* _Texto selecionado_:
V. Nos autos em questão está em causa dívida exequenda (quer no PEF principal quer nos apensos) proveniente de retenções da fonte de IRS relativas a diversos períodos mensais do ano de 2013.

VI. Ora, relativamente às retenções na fonte em sede de IRS, dispõe o CIRS no seu artigo 98.º:
“1 – Nos casos previstos nos artigos 99.º a 101.º e noutros estabelecidos na lei, a entidade devedora dos rendimentos sujeitos a retenção na fonte, as entidades registadoras ou depositárias, consoante o caso, são obrigadas, no ato do pagamento, do vencimento, ainda que presumido, da sua colocação à disposição, da sua liquidação ou do apuramento do respetivo quantitativo, consoante os casos, a deduzir-lhes as importâncias correspondentes à aplicação das taxas neles previstas por conta do imposto respeitante ao ano em que esses atos ocorrem.
2 – As quantias retidas devem ser entregues em qualquer dos locais a que se refere o artigo 105.º, nos prazos indicados nos números seguintes.
3 – As quantias retidas nos termos dos artigos 99.º a 101.º devem ser entregues até ao dia 20 do mês seguinte àquele em que foram deduzidas.
(…)”.

VII. Reza ainda o n.º 1 do art.º 99.º do CIRS sob a epígrafe “Retenção sobre rendimentos das categorias A e H”, no que se refere aos rendimentos pagos aos trabalhadores, que “São obrigadas a reter o imposto no momento do seu pagamento ou colocação à disposição dos respetivos titulares as entidades devedoras: a) De rendimentos de trabalho dependente, com exceção dos rendimentos em espécie e dos previstos na alínea g) do n.º 3 do artigo 2.º (…)”.

VIII. Conforme se extrai da matéria de facto provada nos autos (pontos 4 a 7 do probatório) e demais documentação constante dos autos, a dívida exequenda é constituída basicamente por retenções na fonte de IRS relativas a vários meses do ano fiscal de 2013, pelo que nos termos do n.º 3 do art. 98.º do CIRS o prazo legalmente estabelecido para a entrega destas finda no “dia 20 do mês seguinte àquele em que foram deduzidas” . Pelo que, não parecem estar em sintonia com a lei as alusões constantes da sentença recorrida às datas de 15-05-2014 e 16-06-2014, datas estas que constam dos documentos anexos à certidão de dívida, o que se compreende na medida em que as mesmas dizem respeito à data de submissão da guia de pagamento pelo administrador de insolvência.

* _Dados recolhidos_:
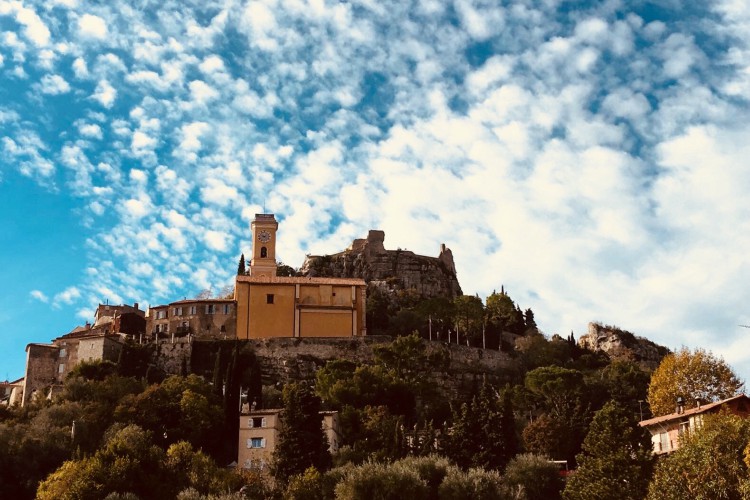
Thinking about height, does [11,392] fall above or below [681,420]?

* _Tarefas_:
(A) Reescreva o trecho do texto sobre as retenções na fonte de IRS que vai de "2 – As quantias" até "que foram deduzidas.", substituindo "quantias retidas" por "importâncias retidas".
(B) Prossiga o texto sobre as retenções na fonte de IRS a partir do ponto em que termina.
As linhas têm origem numa fonte distinta da do texto sobre as retenções na fonte de IRS.

* _Resultados das tarefas_:
(A)
2 – As importâncias retidas devem ser entregues em qualquer dos locais a que se refere o artigo 105.º, nos prazos indicados nos números seguintes.
3 – As importâncias retidas nos termos dos artigos 99.º a 101.º devem ser entregues até ao dia 20 do mês seguinte àquele em que foram deduzidas.

(B)
IX. Com efeito, de tais normativos cumpre referir que o importante para fixar a data relevante para efeitos de aferir a gerência de facto por parte do Oponente é a data em que foram disponibilizados os rendimentos sujeitos a IRS aos destinatários (trabalhadores), sendo possível concluir do acervo dos autos que tais rendimentos foram disponibilizados em data anterior à submissão das guias (estas já só foram registadas após à declaração de insolvência da devedora originária) com referência a cada um dos meses indicados nas guias.

X. Ora, tratando-se de IRS retido na fonte, a entrada dos montantes pecuniários nos cofres da Fazenda Pública não corresponde a um pagamento por parte do substituto tributário, mas antes a uma entrega de um montante que este sabe, ou deveria saber, não lhe pertencer.

XI. No caso dos autos, o prazo legal das entregas respeitantes a cada um períodos mensais de 2013 findou sempre nos dias 20 do mês seguinte ao do pagamento dos rendimentos, por parte da devedora originária, sendo este o prazo que releva para efeitos da al. b) do n.º 1 do art.24.º da LGT.

XII. Com efeito, extraindo-se dos autos que o Oponente recorrido ficou impossibilitado de exercer a gerência de facto com a declaração de insolvência da devedora originária em 19-03-2014, é mister concluir que aquando do final do prazo legal de entrega dos rendimentos retidos na fonte o mesmo ainda não se vira privado das suas prerrogativas de gerente da sociedade devedora originária.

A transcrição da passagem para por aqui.